Private Equity Stakeholder Project joined with Stop the Money Pipeline coalition, Earthworks, the Action Center on Race & the Economy, Public Citizen and Americans for Financial Reform in a webinar to discuss how private equity is fueling climate chaos and what we can do about it on April 14th.

Kendra Pinto, the Four Corners Indigenous Community Field Advocate from Earthworks joined from the Navajo Nation in New Mexico to describe the impacts of toxic emissions from oil and gas extraction activities. Earthworks documents emissions from fossil fuel extraction operations across the United States.

As a certified thermographer, Pinto captures emissions from drilling equipment, including some owned by Hilcorp, a major gas producer that Carlyle has partnered with in New Mexico.

PESP Research Director Alyssa Giachino said, “Private equity is basically a ‘billionaire factory’ – it has created obscene wealth for its executives using aggressive tactics that often leave a wake of wreckage for workers and communities to deal with after the firm walks away.”

In a recent report with Little Sis, PESP found that private equity firms have invested billions in fossil fuels while their  executives greenwash their reputations through philanthropy.

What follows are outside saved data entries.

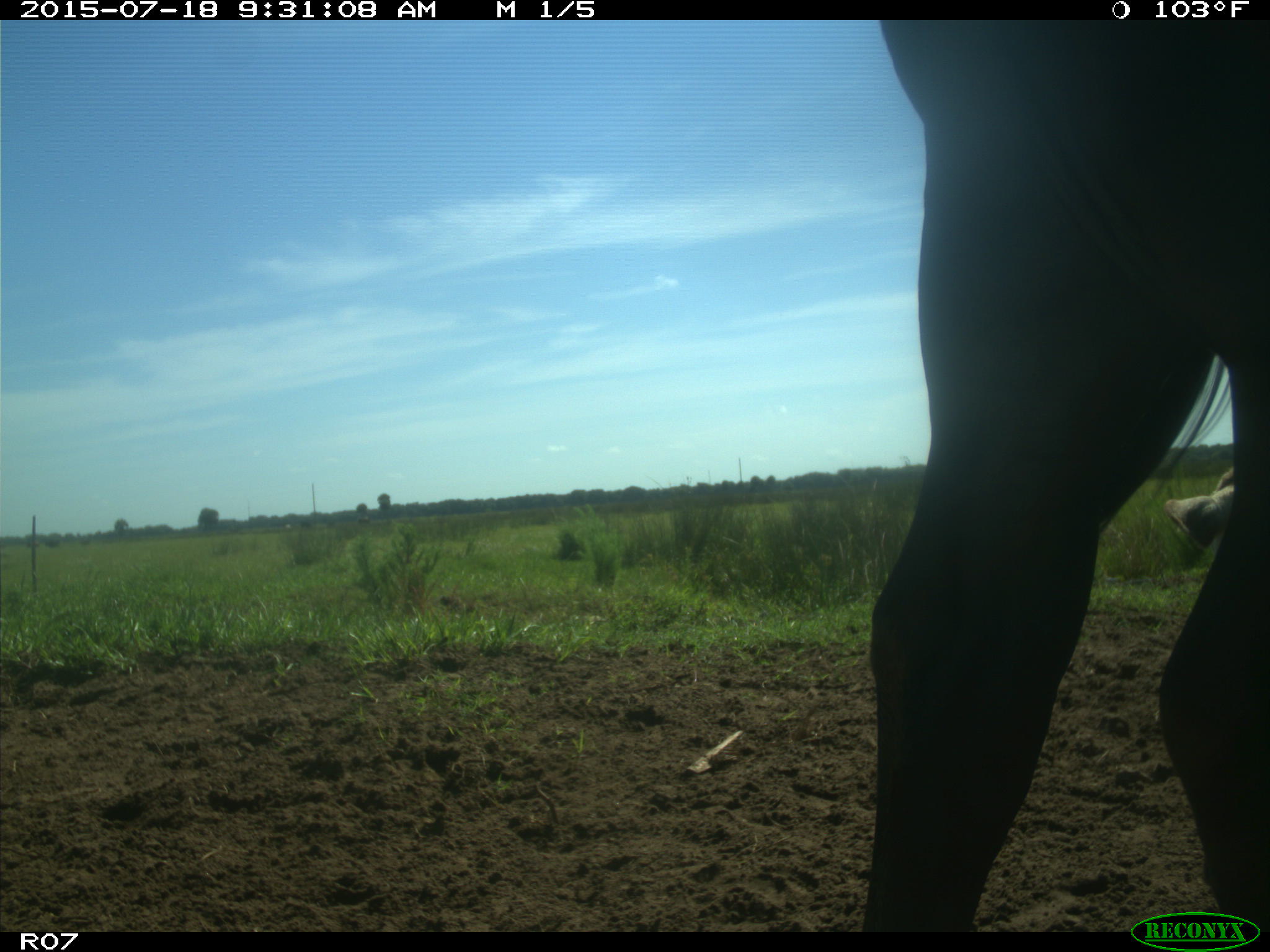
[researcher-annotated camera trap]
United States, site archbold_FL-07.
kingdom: Animalia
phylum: Chordata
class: Mammalia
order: Artiodactyla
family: Bovidae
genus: Bos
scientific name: Bos taurus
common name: domestic cow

Private equity is fueling the climate crisis and environmental injustice with investments in fracked gas, offshore drilling, LNG terminals, pipelines, coal and gas plants.

That massive ownership of dirty energy by private equity is bad enough, but it gets even worse:

While public companies like Exxon Mobil, Occidental Petroleum and ConocoPhillips are selling off oil fields – private equity is actually buying them and continuing to drill. While utility companies sell off gas or coal plants, private equity buys them and keeps on polluting.

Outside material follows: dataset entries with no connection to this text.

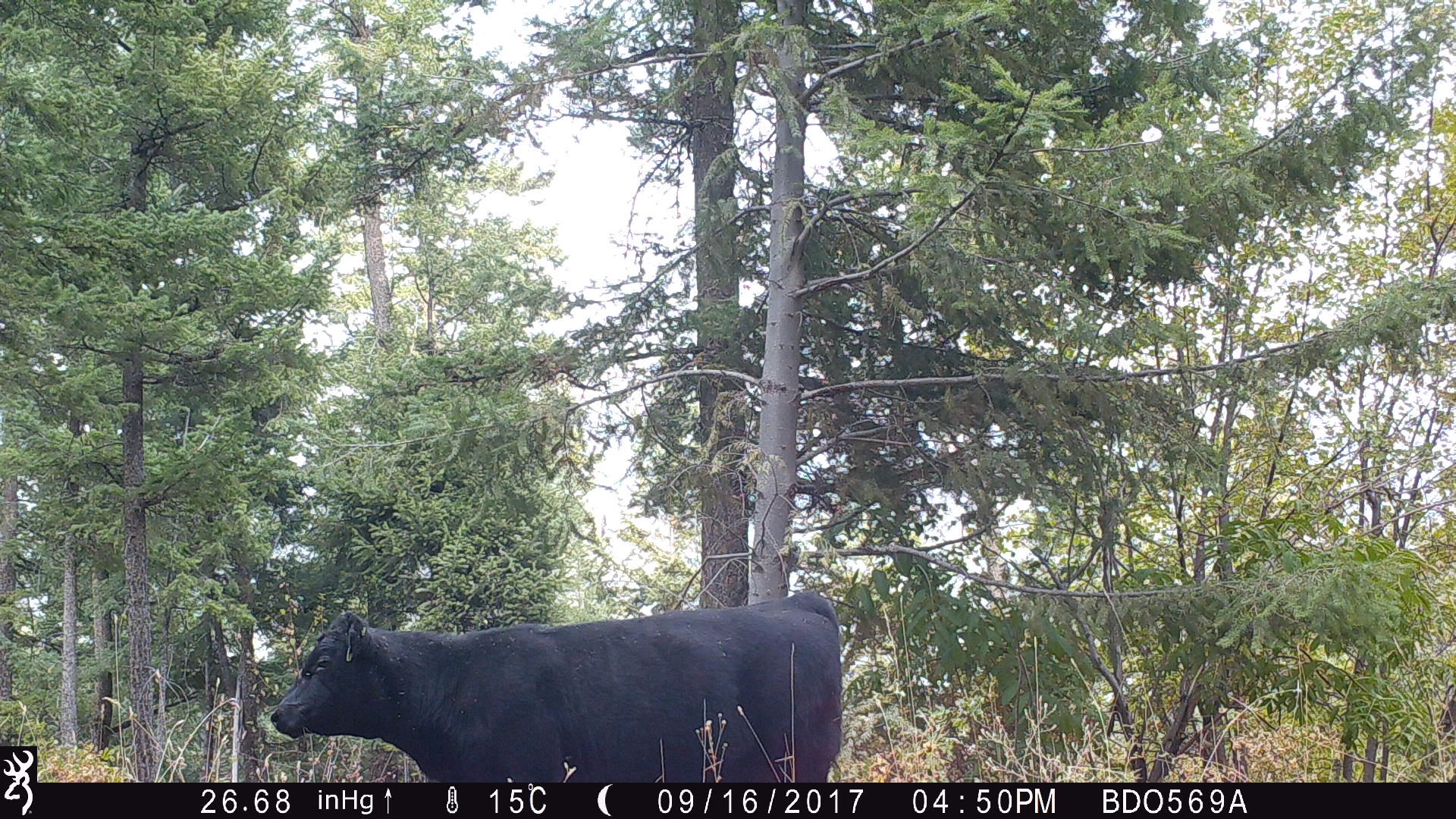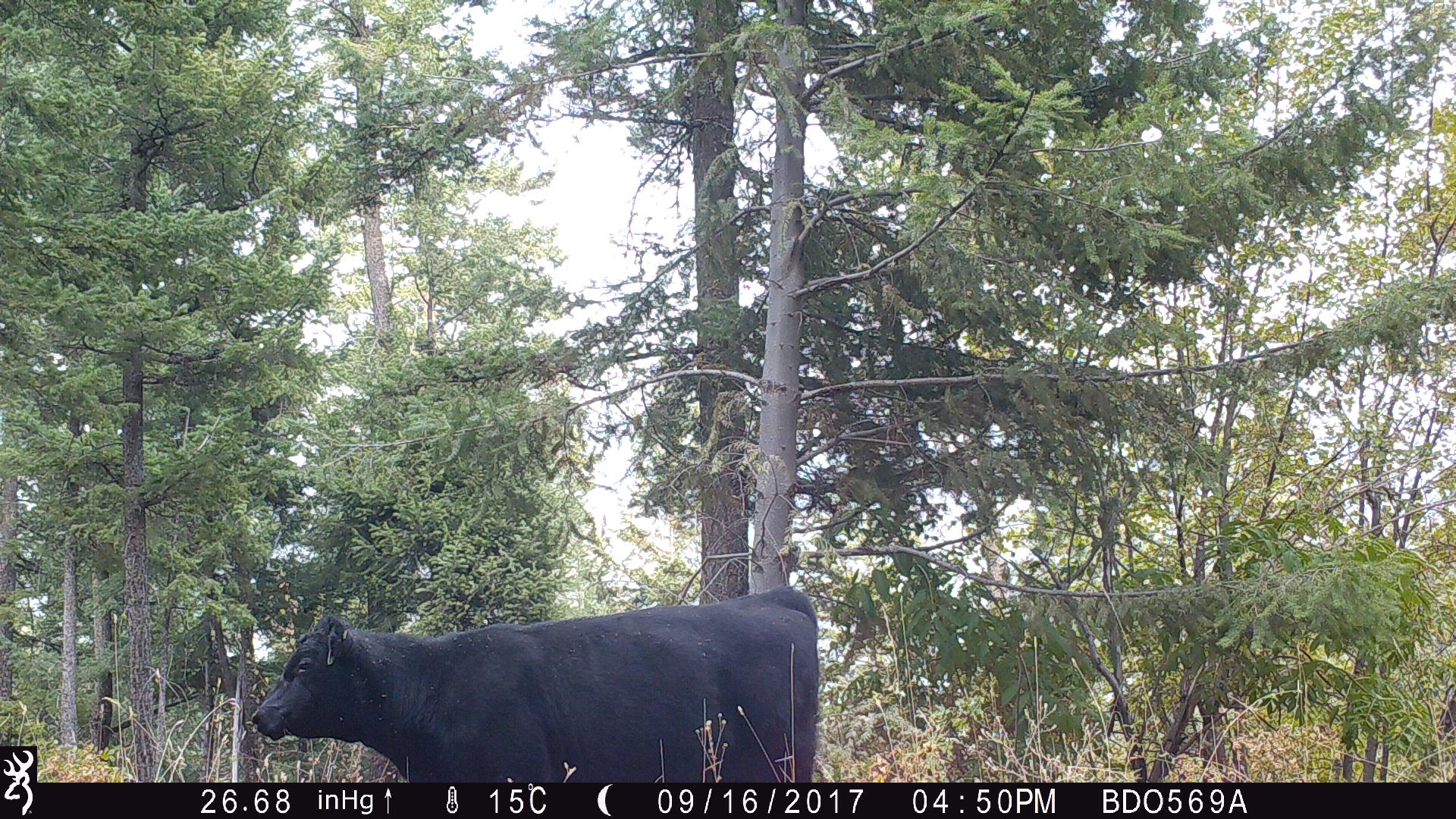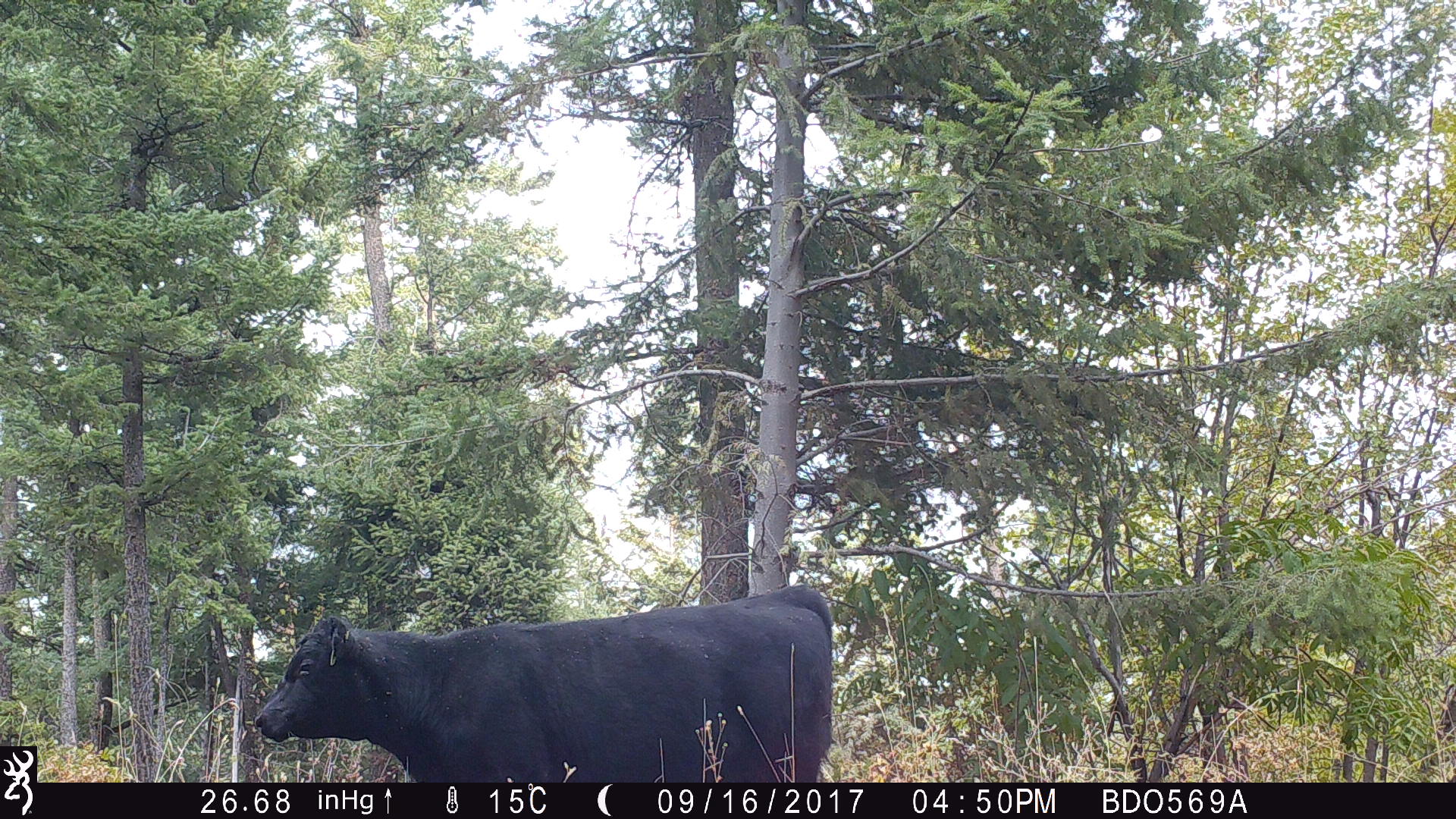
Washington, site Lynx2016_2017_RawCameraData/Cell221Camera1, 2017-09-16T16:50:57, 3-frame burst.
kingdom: Animalia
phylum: Chordata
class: Mammalia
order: Artiodactyla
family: Bovidae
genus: Bos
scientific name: Bos taurus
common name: domestic cattle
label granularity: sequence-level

Private equity firms and their billionaire CEOs have pumped hundreds of billions of dollars into fossil fuels with little scrutiny. Because these firms are exempt from many financial regulations, they largely operate under the radar. 

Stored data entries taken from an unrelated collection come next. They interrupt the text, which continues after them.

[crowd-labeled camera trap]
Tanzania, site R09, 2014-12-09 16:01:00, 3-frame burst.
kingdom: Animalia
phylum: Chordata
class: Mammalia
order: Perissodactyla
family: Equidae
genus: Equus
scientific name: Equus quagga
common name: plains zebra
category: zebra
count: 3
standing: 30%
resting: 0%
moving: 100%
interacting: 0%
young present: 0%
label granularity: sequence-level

Research and Campaign Coordinator Amanda Mendoza focused on one of the largest private equity firms with $300 billion dollars in assets under management, The Carlyle Group. She shared that “Carlyle has roughly $24 billion dollars in fossil fuels, owning dozens of oil and gas companies and through a major stake in another firm called NGP Energy Capital.” Carlyle and NGP’s investments include gas-fired power plants in the Northeast, as well as drilling operations in Texas, Oklahoma and even in South America, Africa, and Southeast Asia. 

The Co-founder and Co-chairman of Carlyle is billionaire David Rubenstein, who donates millions to prestigious cultural institutions and universities. Rubenstein serves as Chairman of the Kennedy Center for the Performing Arts, the Council on Foreign Relations, the Economic Club of Washington DC, and the National Gallery of Art. He is also a Trustee of Harvard and the University of Chicago.

Although the private equity industry operates in the shadows, activists are calling on cultural and academic institutions to cut ties with Carlyle and Rubenstein until they clean up their act. Webinar participants took action at to email the institutions affiliated with Rubenstein, asking them to dump him from their boards.

This was the third of Stop the Money Pipeline’s 5-part Toxic Money Training Series to not only expose the financial institutions fueling the climate crisis, but most importantly to organize collective action to rein them in.